‘A fool and his money are easily parted’ or rather content should equal value
There was a time unbelievably whereby when people paid for a game they got a game… crazy I know. The temptation to sell ‘unfinished’ games or to strap-on extra content to wring out extra money is one that fills me as a gaming student with dread. However out there are dragons, beasts with small fangs acting all innocent and free sucking money out of people’s wallets and restricting game playtime. These dragons call themselves micro transactional games.

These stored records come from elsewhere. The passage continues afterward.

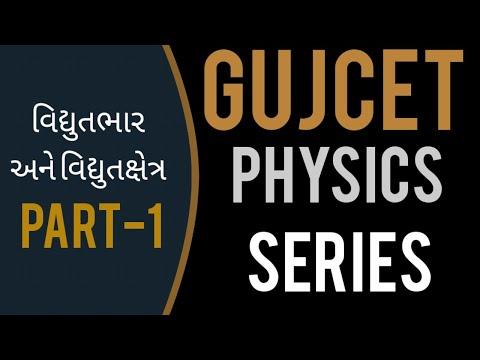 વિદ્યુતભાર અને વિદ્યુતક્ષેત્ર | gujcet exam |  gujcet video lecture series | physics lecture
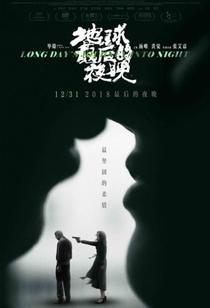 Longa Jornada Noite Adentro - Poster / Capa / Cartaz - Oficial 8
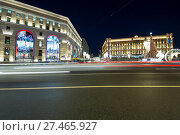 Купить «Christmas (New Year holidays) decoration Lubyanskaya (Lubyanka) Square in the evening, Moscow, Russia», фото № 27465927, снято 9 января 2018 г. (c) Владимир Журавлев / Фотобанк Лори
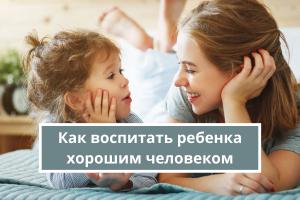 Как воспитать ребенка хорошим человеком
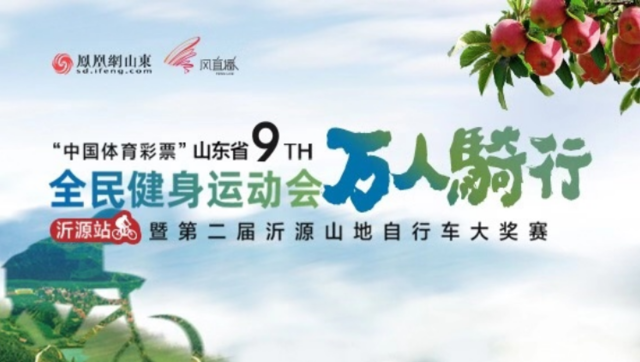"""直播丨第二届沂源山地自行车大奖赛活力开""""骑"""""""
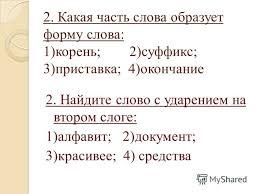 Презентация на тему Контрольный тест по русскому языку за  3 2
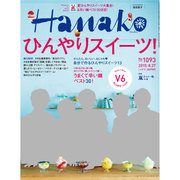 Hanako (ハナコ) 2015年 8/27号 No.1093 [雑誌]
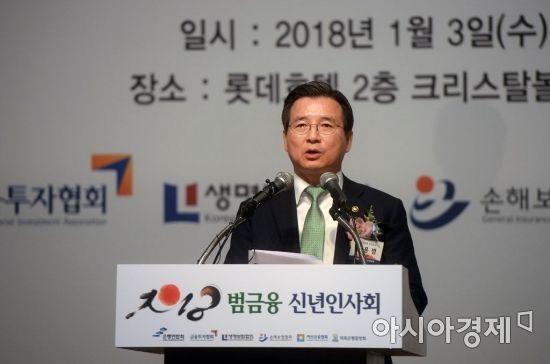 [포토]신년사하는 김용범 부위원장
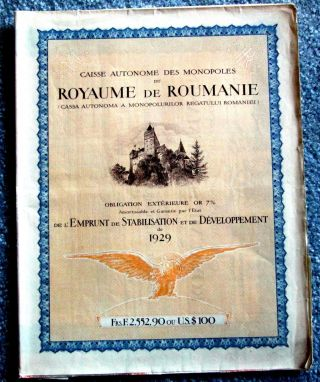 Kingdom Of Romania Stock Certificate With 33 Coupons No.  061411 1929 T3u photo
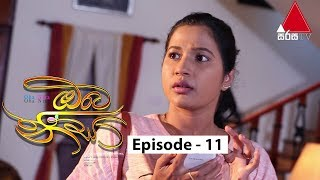 Oba Nisa - Episode 11 | 04th March 2019 Thumbnail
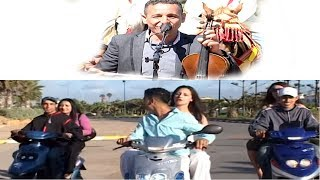 getlinkyoutube.com-Ahouzar - Bnat Lycée    Music , Maroc,chaabi,nayda,hayha, jara,alwa,شعبي مغربي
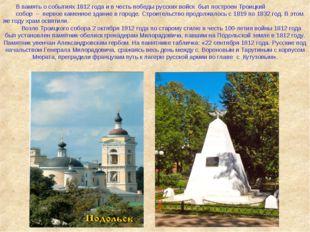 В память о событиях 1812 года и в честь победы русских войск был построен Тро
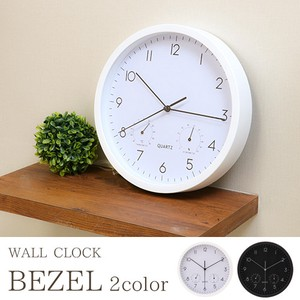 Wall Clock Thermometer Hygrometer Attached 2 Colors White Black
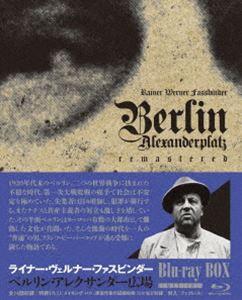 最高品質の [送料無料] ベルリン・アレクサンダー広場 Blu-ray BOX [Blu-ray], 人形のこどもや本店 54ba87d7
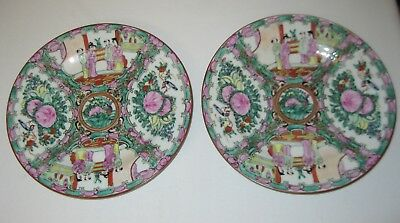 """2 Vintage Chinese Famille Rose Medallion 9"""" Luncheon Plates ~ 5 pair available"""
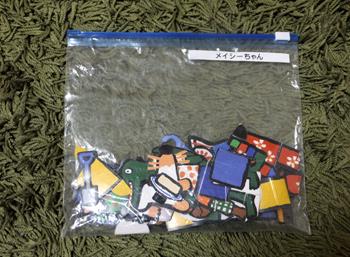 DSCF9833.jpg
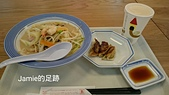 一個人的日本行:第三航廈晚餐,令我驚豔的一碗麵,這五天來看到最多蔬菜的一碗!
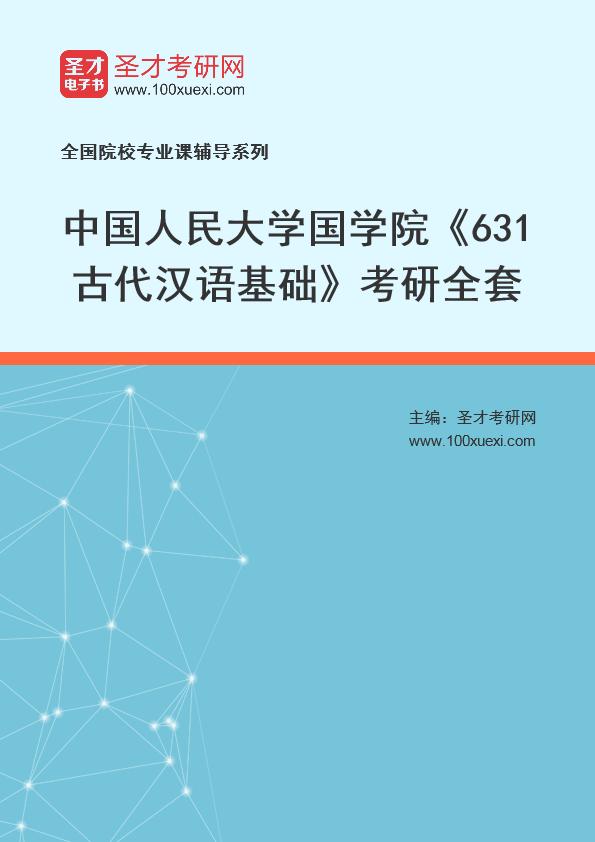 2021年中国人民大学国学院《631古代汉语基础》考研全套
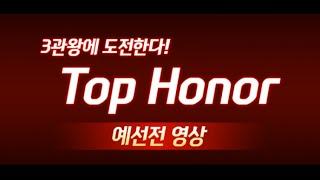 [버블파이터] Top Honor팀 - 7차 챔피언스컵 예선전 플레이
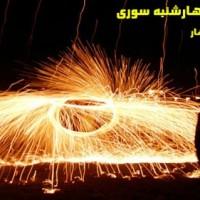 جملات و اس ام اس تبریک چهار شنبه سوری ۹۳ – ۹۴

So far these foul demons plague mainly the mobile casual game market locking down actions unless you pay out, okay these are often tiny amounts for things that can be earnt like gems over extended play time but more often than not it always boils down to a point where in order to continue money is needed to progress. This week thanks to Sean Oxspring I was made aware of Angry Birds Go! The latest Rovio title which themselves are no strangers to the idea of micro payments however there is a vehicle in Go! That costs as much as a full priced release game at £35. £35 for a vehicle in a mobile game is to be frank stupidly priced, and yes these practices exist in other games including some triple A titles in the form of DLC but for a mobile casual game to charge this AND get away with it is staggering. Locking players out of games means they are not playing unless paying and annoyingly people are which encourages more and more to follow suite distributing the games for free but charging increasing amounts for ‘add-ons’ and unlocks which to be frank DO NOT always add to game play rather simply allow you to progress whereby naturally skill is required.
Edit: Apparently there is an option to spend £70 on Gems and more cars in Go! for similar prices.
It is arguable however, that on the other side micro transactions IF handled correctly can be a positive for the gaming industry as it gives players the freedom of wallet i.e. they can purchase what they want in order to progress. Which as long as initial content is substantial enough is not really an issue the only current barrier is how much to charge and is it really worth the money to bypass waiting. You cannot treat customers as cash cows for development and prolonging game play however also ultimately it is down to the individual as to what they do with their money as such I only suggest following my advice on titles you believe are not offering value for money.
My personal advice is these practices need to stop before even more stupid charges can amount, paying encourages others to do the same with initial games getting smaller and smaller and more reliance on paying for a game that often costs more than it would if they just released it for a charge only. Think of it this way a typical game on Goggle Play is about £2.99, a free to play game such as Castle Clash is free. HOWEVER in order to get as much content and game play time out of it as a regular £2.99 game you often need to either invest 1 week of real world waiting time OR spend upwards of £3.99 which gets you about 3 heroes, which in order to level often means buying more gems and to be honest this is a fairly low cost example. Basically only pay IF you can honestly say it’s worthwhile but to stop more companies doing this and thinking it is alright to do so we need to act with our wallets NOW else it WILL spread to consoles and more games, #NO2PAY2PLAY.
I could go on further and if you have, any good examples please post below and I will conduct more research and revisit this topic in greater depth with the goal to get some industry feedback into why this practice is good or bad as a whole.